◆ **What the task requires**: Your reply should consist solely of the lines from the one containing "category: otherbird" through the end of the data, restated word for word.
···
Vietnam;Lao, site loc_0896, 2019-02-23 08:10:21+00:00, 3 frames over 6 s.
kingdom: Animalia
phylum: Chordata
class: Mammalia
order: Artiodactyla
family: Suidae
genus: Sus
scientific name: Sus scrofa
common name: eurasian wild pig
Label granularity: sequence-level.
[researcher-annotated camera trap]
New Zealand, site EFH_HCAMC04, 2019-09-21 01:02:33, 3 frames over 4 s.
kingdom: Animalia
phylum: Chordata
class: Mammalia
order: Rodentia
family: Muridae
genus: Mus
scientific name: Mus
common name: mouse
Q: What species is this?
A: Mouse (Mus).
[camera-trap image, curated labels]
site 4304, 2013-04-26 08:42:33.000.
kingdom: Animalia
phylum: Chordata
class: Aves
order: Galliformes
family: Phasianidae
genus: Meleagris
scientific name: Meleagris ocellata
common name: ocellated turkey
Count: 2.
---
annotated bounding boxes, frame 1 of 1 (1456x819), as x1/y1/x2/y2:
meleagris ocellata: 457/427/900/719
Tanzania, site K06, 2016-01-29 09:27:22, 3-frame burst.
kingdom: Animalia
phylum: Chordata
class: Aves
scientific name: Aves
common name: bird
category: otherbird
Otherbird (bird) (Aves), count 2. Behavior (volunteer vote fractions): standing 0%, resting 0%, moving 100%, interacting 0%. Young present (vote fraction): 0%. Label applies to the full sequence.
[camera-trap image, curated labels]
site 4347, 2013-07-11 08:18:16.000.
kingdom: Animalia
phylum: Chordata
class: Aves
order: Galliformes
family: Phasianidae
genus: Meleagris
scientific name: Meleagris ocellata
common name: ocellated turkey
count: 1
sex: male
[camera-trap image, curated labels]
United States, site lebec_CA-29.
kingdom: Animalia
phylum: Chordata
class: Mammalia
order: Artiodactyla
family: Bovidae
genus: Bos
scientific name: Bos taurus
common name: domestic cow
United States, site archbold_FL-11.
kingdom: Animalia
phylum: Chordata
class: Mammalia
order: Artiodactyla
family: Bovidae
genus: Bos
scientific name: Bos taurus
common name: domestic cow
···
◆ **Written response**:
category: otherbird
Otherbird (bird) (Aves), count 2. Behavior (volunteer vote fractions): standing 0%, resting 0%, moving 100%, interacting 0%. Young present (vote fraction): 0%. Label applies to the full sequence.
[camera-trap image, curated labels]
site 4347, 2013-07-11 08:18:16.000.
kingdom: Animalia
phylum: Chordata
class: Aves
order: Galliformes
family: Phasianidae
genus: Meleagris
scientific name: Meleagris ocellata
common name: ocellated turkey
count: 1
sex: male
[camera-trap image, curated labels]
United States, site lebec_CA-29.
kingdom: Animalia
phylum: Chordata
class: Mammalia
order: Artiodactyla
family: Bovidae
genus: Bos
scientific name: Bos taurus
common name: domestic cow
United States, site archbold_FL-11.
kingdom: Animalia
phylum: Chordata
class: Mammalia
order: Artiodactyla
family: Bovidae
genus: Bos
scientific name: Bos taurus
common name: domestic cow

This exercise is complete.